A weapon of information warfare. Following the militant strikes, Russian officials rapidly identified two main “culprits”: the United States and Ukraine. Namely, during a briefing organized by the Russian defense ministry, authorities stated that the UAVs involved in the January 5–6 attack carried a specific explosive (pentaerythritol tetranitrate, whose destructive power exceeds RDX) that cannot be produced by amateurs and whose manufacturing is limited to “a number of countries, including Ukraine” (Tvzvezda.ru, January 11, 2018). Subsequently, Ruslan Belbek (a member of the Russian Duma who, prior to relinquishing his Ukrainian citizenship in 2014, was a Crimean politician) accused Ukrainian special forces of planning a “drone attack against targets located in Crimea” and alleged that this operation was being “coordinated by the United States Navy [USN]” (Pravda.com.ua, January 11, 2018). The “American involvement” soon became a dominant theme of the Russian propaganda onslaught.

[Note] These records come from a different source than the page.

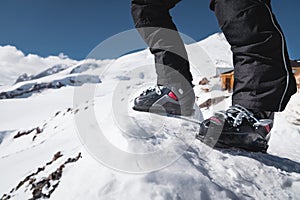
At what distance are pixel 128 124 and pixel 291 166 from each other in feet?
2.51

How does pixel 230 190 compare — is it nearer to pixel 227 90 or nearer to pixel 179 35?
pixel 179 35

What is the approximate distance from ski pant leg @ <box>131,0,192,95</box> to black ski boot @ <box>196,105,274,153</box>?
0.43 m

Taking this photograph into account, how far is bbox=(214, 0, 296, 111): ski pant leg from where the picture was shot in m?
0.91

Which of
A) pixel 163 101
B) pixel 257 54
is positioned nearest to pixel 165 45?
pixel 163 101

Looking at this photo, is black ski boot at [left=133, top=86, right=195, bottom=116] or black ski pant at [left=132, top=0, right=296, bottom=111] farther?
black ski boot at [left=133, top=86, right=195, bottom=116]

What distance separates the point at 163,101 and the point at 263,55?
60cm

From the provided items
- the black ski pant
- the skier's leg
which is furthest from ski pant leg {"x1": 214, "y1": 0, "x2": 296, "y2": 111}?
the skier's leg

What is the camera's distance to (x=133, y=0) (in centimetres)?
142

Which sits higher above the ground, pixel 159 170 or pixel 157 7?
pixel 157 7

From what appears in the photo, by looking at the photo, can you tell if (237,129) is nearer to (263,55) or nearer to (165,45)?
(263,55)

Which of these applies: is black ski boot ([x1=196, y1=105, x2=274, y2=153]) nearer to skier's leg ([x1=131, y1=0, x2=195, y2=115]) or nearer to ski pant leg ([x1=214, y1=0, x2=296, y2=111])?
ski pant leg ([x1=214, y1=0, x2=296, y2=111])

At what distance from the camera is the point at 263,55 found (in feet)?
3.02

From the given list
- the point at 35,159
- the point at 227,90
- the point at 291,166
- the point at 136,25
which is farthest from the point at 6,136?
the point at 291,166

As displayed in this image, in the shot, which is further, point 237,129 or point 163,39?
point 163,39
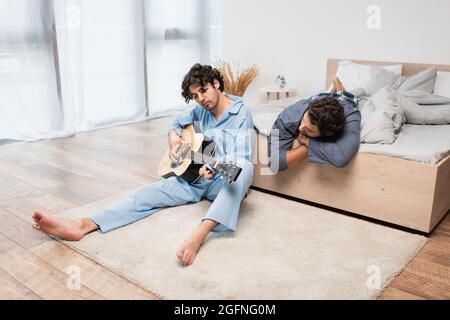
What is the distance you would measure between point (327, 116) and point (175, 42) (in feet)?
10.0

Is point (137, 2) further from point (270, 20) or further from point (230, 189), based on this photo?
point (230, 189)

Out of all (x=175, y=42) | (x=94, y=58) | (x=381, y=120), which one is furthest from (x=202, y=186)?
(x=175, y=42)

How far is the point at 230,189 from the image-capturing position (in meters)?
2.01

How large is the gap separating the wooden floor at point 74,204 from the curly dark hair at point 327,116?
675 mm

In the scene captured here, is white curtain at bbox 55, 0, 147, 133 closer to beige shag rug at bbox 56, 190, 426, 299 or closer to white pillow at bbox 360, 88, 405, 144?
beige shag rug at bbox 56, 190, 426, 299

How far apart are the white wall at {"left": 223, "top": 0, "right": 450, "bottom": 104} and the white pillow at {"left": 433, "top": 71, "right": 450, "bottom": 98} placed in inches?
10.9

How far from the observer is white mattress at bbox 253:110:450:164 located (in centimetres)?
210

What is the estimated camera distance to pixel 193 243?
1829 millimetres

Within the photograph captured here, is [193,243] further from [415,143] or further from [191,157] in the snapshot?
[415,143]

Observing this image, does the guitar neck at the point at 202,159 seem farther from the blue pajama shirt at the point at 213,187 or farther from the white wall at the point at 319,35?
the white wall at the point at 319,35

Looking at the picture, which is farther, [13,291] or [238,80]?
[238,80]

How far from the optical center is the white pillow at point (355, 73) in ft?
11.3

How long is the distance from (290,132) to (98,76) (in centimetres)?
234

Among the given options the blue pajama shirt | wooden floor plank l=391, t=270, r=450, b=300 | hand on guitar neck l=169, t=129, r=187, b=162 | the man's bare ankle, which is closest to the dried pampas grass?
the blue pajama shirt
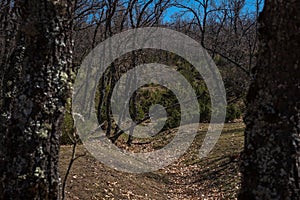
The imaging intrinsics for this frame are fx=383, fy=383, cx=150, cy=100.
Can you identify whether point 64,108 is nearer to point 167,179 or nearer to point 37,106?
point 37,106

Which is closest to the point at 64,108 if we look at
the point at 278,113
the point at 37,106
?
the point at 37,106

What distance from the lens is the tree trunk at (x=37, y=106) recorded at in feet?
7.19

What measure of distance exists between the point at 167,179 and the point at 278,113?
750cm

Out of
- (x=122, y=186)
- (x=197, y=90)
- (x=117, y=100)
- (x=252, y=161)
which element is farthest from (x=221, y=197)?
(x=197, y=90)

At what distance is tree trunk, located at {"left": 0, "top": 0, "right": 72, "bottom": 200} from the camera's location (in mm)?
2191

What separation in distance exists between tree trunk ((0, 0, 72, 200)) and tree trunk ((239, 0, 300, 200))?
46.1 inches

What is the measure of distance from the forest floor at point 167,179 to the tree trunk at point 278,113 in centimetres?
316

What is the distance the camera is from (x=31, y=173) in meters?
2.19

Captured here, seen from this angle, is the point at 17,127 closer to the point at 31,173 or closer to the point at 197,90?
the point at 31,173

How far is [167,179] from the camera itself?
9406mm

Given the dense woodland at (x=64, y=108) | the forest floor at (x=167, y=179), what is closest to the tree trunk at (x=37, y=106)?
the dense woodland at (x=64, y=108)

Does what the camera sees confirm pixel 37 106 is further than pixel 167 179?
No

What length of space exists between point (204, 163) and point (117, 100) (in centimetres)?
707

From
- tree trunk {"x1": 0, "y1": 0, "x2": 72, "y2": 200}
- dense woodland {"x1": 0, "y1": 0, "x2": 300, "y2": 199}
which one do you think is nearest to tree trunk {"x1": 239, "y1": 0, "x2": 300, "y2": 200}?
dense woodland {"x1": 0, "y1": 0, "x2": 300, "y2": 199}
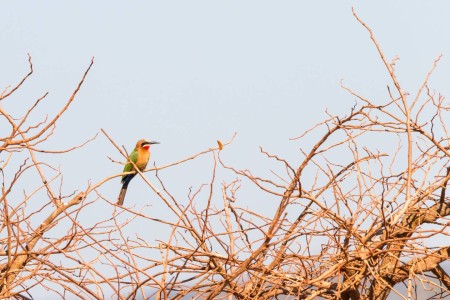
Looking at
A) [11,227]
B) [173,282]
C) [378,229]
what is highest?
[11,227]

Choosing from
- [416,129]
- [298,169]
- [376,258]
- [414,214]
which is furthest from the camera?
[414,214]

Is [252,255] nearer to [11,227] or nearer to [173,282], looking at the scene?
[173,282]

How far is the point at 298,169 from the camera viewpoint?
133 inches

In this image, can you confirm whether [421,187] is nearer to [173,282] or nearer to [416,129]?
[416,129]

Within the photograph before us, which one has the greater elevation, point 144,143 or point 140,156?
point 144,143

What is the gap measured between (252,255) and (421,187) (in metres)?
1.53

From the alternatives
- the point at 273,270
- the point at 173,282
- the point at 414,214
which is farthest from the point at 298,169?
the point at 414,214

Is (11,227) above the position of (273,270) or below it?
above

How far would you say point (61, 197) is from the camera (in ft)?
12.3

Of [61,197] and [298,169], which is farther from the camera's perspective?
[61,197]

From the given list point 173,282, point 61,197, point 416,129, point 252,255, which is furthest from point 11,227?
point 416,129

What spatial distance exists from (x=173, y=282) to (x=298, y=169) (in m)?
0.91

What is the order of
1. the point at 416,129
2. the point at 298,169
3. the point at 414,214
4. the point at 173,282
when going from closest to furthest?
1. the point at 173,282
2. the point at 298,169
3. the point at 416,129
4. the point at 414,214

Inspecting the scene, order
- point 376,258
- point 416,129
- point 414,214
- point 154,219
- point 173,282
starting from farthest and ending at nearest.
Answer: point 414,214 → point 416,129 → point 376,258 → point 154,219 → point 173,282
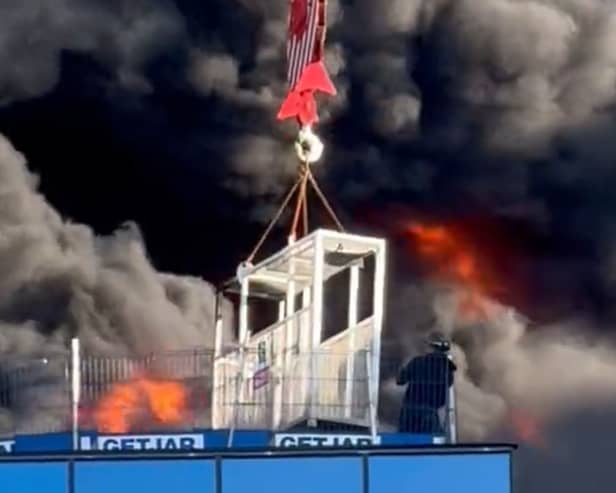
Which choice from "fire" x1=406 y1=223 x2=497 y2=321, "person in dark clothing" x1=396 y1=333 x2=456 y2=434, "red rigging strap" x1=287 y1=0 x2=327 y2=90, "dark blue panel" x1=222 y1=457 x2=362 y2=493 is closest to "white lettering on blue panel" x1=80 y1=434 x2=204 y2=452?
"dark blue panel" x1=222 y1=457 x2=362 y2=493

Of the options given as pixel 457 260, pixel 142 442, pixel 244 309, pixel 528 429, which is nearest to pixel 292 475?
pixel 142 442

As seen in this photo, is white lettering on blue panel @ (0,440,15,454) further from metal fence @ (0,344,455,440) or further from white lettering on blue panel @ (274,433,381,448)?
white lettering on blue panel @ (274,433,381,448)

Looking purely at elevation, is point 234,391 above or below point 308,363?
below

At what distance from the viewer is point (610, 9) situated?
22984mm

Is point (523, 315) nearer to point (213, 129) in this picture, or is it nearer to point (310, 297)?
point (213, 129)

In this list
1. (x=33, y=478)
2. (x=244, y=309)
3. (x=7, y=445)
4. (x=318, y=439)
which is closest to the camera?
(x=33, y=478)

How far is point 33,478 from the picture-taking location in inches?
523

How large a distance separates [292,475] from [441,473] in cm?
97

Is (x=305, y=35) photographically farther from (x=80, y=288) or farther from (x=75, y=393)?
(x=80, y=288)

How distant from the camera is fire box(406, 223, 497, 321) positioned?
2203 centimetres

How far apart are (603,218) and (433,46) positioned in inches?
103

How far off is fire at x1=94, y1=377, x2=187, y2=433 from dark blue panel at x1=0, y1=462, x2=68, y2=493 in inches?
53.7

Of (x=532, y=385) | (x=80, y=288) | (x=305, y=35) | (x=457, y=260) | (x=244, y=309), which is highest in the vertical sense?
(x=305, y=35)

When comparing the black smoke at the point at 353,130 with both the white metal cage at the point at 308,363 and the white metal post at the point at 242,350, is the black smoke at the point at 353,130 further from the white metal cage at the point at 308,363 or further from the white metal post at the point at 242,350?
the white metal cage at the point at 308,363
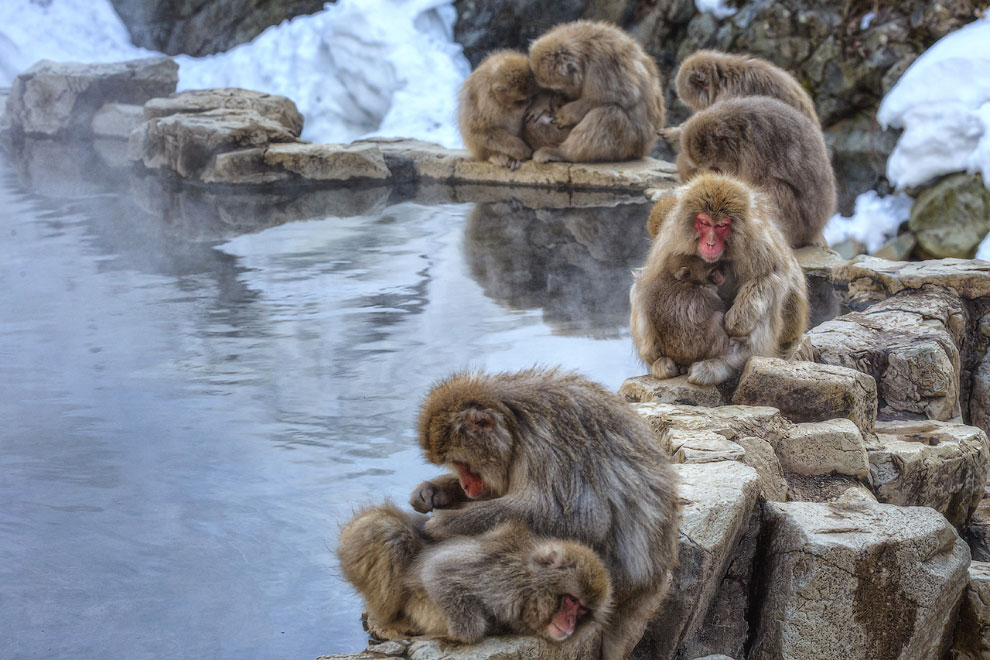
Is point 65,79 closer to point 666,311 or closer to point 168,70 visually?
point 168,70

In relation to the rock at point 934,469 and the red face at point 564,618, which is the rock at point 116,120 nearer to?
the rock at point 934,469

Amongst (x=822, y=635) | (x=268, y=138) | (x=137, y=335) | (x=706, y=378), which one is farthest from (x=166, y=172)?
(x=822, y=635)

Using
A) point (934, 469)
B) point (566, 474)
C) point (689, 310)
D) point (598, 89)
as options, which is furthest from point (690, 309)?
point (598, 89)

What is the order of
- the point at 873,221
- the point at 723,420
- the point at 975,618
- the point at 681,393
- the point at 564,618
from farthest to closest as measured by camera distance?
the point at 873,221 → the point at 681,393 → the point at 723,420 → the point at 975,618 → the point at 564,618

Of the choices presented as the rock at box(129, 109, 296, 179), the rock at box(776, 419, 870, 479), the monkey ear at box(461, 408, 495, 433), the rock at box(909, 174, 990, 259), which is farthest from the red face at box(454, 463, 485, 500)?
the rock at box(909, 174, 990, 259)

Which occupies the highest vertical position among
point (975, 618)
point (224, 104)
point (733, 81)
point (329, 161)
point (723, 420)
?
point (733, 81)

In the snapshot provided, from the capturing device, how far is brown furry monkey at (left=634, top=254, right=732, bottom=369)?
3559 mm

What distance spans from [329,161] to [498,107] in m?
1.77

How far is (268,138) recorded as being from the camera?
9.30 meters

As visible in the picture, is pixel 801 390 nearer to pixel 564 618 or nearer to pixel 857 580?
pixel 857 580

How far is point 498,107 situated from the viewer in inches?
322

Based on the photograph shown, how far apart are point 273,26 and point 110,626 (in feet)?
43.1

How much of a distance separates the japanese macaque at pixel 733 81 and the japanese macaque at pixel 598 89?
1.21 m

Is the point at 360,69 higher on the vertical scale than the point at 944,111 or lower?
higher
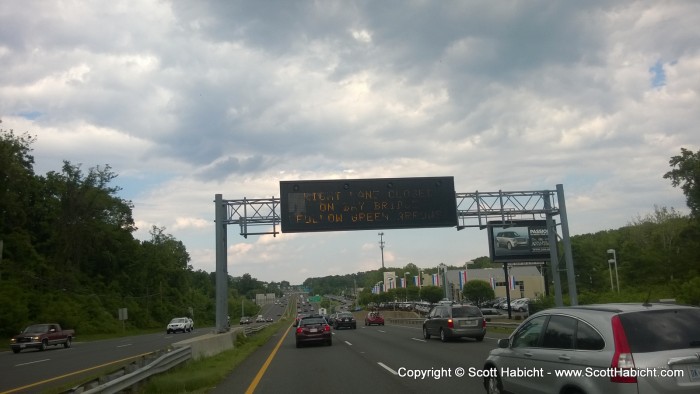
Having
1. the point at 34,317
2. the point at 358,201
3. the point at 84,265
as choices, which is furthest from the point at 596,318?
the point at 84,265

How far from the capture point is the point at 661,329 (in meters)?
6.05

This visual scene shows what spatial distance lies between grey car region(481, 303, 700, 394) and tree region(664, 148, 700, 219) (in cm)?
6506

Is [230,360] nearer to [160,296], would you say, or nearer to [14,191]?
[14,191]

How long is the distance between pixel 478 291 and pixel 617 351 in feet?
308

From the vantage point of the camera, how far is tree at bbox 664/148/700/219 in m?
62.6

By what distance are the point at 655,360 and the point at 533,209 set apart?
86.0 feet

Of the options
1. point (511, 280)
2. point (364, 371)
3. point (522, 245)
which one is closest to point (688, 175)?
point (522, 245)

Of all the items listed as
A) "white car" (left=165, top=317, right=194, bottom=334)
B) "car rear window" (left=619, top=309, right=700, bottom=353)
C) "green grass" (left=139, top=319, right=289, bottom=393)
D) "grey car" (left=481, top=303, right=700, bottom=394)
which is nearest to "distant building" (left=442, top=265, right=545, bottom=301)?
"white car" (left=165, top=317, right=194, bottom=334)

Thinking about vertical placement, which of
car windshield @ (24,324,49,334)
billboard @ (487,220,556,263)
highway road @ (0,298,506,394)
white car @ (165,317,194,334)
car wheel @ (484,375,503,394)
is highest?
billboard @ (487,220,556,263)

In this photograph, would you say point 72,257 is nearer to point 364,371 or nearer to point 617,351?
point 364,371

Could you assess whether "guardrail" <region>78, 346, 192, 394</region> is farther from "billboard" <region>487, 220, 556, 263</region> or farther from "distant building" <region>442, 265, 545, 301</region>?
"distant building" <region>442, 265, 545, 301</region>

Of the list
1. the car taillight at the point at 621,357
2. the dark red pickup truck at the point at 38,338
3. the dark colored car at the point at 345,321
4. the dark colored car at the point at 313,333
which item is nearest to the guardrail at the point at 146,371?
the car taillight at the point at 621,357

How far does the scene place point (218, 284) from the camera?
28.3 meters

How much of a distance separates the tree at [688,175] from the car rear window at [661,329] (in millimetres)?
65367
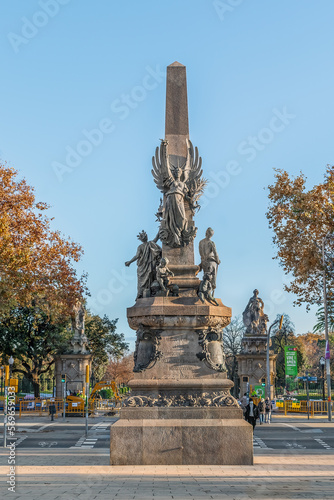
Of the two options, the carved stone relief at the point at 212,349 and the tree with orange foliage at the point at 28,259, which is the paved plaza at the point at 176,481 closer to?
the carved stone relief at the point at 212,349

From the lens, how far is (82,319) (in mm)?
47531

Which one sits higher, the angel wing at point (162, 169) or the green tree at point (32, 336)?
the angel wing at point (162, 169)

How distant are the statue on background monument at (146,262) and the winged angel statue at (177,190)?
0.45m

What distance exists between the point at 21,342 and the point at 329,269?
24.3m

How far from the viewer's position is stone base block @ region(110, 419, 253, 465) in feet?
49.1

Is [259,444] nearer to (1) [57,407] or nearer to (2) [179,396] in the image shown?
(2) [179,396]

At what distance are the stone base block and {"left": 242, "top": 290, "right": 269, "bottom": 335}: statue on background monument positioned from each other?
33313 millimetres

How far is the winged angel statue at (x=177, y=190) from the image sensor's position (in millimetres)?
18000

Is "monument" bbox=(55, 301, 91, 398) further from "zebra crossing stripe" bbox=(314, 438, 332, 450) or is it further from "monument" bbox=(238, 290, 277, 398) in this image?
"zebra crossing stripe" bbox=(314, 438, 332, 450)

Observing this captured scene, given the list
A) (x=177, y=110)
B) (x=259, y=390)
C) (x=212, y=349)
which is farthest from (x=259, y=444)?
(x=259, y=390)

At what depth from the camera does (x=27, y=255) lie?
29.5 metres

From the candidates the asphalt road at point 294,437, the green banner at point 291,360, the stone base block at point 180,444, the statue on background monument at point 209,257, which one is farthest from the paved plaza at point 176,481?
the green banner at point 291,360

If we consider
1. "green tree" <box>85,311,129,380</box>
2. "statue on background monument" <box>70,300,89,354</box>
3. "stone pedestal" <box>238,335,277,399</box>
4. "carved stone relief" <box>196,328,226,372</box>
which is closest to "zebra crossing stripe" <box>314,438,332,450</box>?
"carved stone relief" <box>196,328,226,372</box>

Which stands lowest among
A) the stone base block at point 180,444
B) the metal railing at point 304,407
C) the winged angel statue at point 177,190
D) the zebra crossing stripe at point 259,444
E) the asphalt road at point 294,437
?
the metal railing at point 304,407
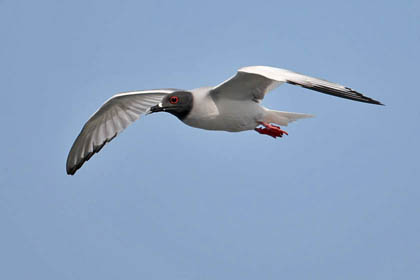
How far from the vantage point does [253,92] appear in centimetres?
1063

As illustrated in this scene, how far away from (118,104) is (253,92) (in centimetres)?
311

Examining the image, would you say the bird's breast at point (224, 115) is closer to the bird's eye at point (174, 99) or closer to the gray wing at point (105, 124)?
the bird's eye at point (174, 99)

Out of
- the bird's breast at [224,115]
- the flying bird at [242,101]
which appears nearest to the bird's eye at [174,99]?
the flying bird at [242,101]

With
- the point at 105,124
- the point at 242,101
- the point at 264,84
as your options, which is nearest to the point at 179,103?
the point at 242,101

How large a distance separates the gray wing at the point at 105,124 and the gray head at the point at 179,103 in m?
1.90

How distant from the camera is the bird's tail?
35.9ft

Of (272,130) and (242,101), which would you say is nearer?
(242,101)

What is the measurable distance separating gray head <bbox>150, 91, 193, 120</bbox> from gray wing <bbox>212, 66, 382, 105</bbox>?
0.42 metres

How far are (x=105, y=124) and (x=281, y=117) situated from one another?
3445mm

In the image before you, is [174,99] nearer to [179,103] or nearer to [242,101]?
[179,103]

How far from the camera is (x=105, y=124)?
12727mm

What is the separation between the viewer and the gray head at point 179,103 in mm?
10523

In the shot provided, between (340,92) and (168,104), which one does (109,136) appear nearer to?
(168,104)

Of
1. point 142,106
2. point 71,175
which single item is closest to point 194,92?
point 142,106
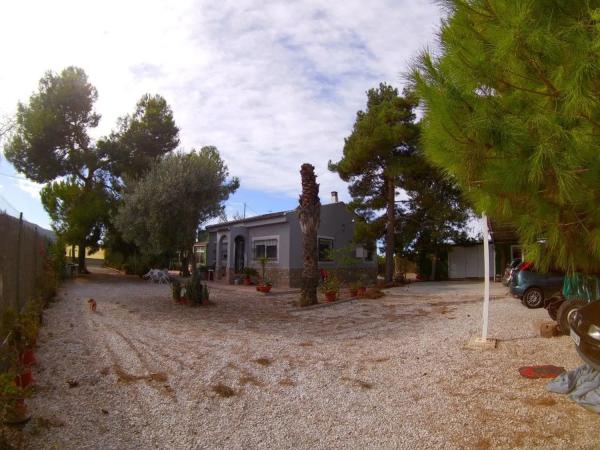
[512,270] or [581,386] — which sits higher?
[512,270]

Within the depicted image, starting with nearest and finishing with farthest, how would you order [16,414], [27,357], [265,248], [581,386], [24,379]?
[16,414], [24,379], [581,386], [27,357], [265,248]

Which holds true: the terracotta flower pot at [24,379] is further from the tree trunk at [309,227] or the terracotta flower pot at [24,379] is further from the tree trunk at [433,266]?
the tree trunk at [433,266]

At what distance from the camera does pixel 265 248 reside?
74.1ft

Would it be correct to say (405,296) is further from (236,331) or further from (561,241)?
(561,241)

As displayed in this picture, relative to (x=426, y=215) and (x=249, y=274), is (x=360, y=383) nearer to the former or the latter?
(x=249, y=274)

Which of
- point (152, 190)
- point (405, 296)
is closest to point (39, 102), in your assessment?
point (152, 190)

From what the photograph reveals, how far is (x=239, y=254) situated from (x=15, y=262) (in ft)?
57.2

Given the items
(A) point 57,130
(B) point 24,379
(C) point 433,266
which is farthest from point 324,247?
(B) point 24,379

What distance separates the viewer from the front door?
24.4 metres

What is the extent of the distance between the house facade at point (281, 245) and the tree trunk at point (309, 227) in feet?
19.3

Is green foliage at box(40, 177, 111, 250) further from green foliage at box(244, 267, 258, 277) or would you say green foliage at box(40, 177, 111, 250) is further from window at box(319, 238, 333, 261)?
window at box(319, 238, 333, 261)

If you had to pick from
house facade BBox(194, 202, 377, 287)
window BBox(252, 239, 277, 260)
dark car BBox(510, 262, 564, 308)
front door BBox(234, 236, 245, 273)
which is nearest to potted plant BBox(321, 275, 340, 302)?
house facade BBox(194, 202, 377, 287)

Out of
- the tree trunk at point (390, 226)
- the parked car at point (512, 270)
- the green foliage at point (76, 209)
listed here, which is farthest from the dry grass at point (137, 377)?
the green foliage at point (76, 209)

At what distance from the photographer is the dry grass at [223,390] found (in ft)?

Representatives of the Russian defense ministry further stated that the UAVs that took part in the attacks on Khmeimim and Tartu were launched from a distance of no less than 100 kilometers and were equipped with special technology (such as GPS navigation), meaning that “only technologically advanced countries were capable of supplying such means to the militants.” Even though some elements of the drones could be acquired separately, the defense official claimed, “the assembly and effective employment thereof require advanced engineering knowledge and extensive practical skills” (TASS, January 11, 2018). Furthermore, it was underscored that on January 6, the USN Boeing P-8 Poseidon (capable of conducting anti-submarine, anti-surface warfare, and shipping interdiction, as well as early warning self-protection) was spotted in the area of the Mediterranean Sea—which the Russian side pointed to as a “strange coincidence” (TASS, January 10, 2018). In turn, Maria Zakharova, the official spokesperson of the Russian Ministry of Foreign Affairs, blatantly classified the January drone attack as a “provocation of our ‘American partners,’ aimed at destabilizing the peace process in Syria” (Tvzvezda.ru, January 12, 2018);

– A pretext for Russian military presence in Syria to increase. Prior to President Vladimir Putin’s official declaration, on December 11, of the partial withdrawal of Russian troops from Syria, military officials claimed that any new subversive groups that appear on the “liberated territory” will be destroyed by “forces of [Syrian] governmental troops” (Kommersant, January 3, 2018). It appears, however, that the latest incidents undermine this statement, as it was specifically Russian troops who reportedly faced off against the militants. Additionally, ever more Russian experts argue that the number of attacks against Russian forces stationed in Syria is likely to only increase after these recent attacks (RIA Novosti, January 12, 2018).

Despite Moscow’s efforts to drive the narrative on the violent incidents at Russian bases in Syria, the series of militant attacks raises questions of the effectiveness of Russia’s Anti-Access, Area-Denial (A2/AD) strategy there. Notably, the A2/AD strategy rests in part on the integrated use of Pantsir-S1 and S-400 Triumf air-defense systems to provide resilience to Russian forces during the initial period of warfare. Many experts—among them General (ret.) Philip Breedlove (National Interest, June 29, 2016)—have claimed that in recent years Russia has either created or expanded A2/AD zones in Kaliningrad Oblast, Crimea and Russian bases in Syria. Yet, the troubled past few weeks, along with the successful US Tomahawk cruise missile strike on Shayrat airbase last year, raise doubts about actual Russian A2/AD capabilities considering the string of failures involving the Pantsir-S1 and S-400 systems. And all this casts a shadow of skepticism over Russia’s true capabilities in other theaters.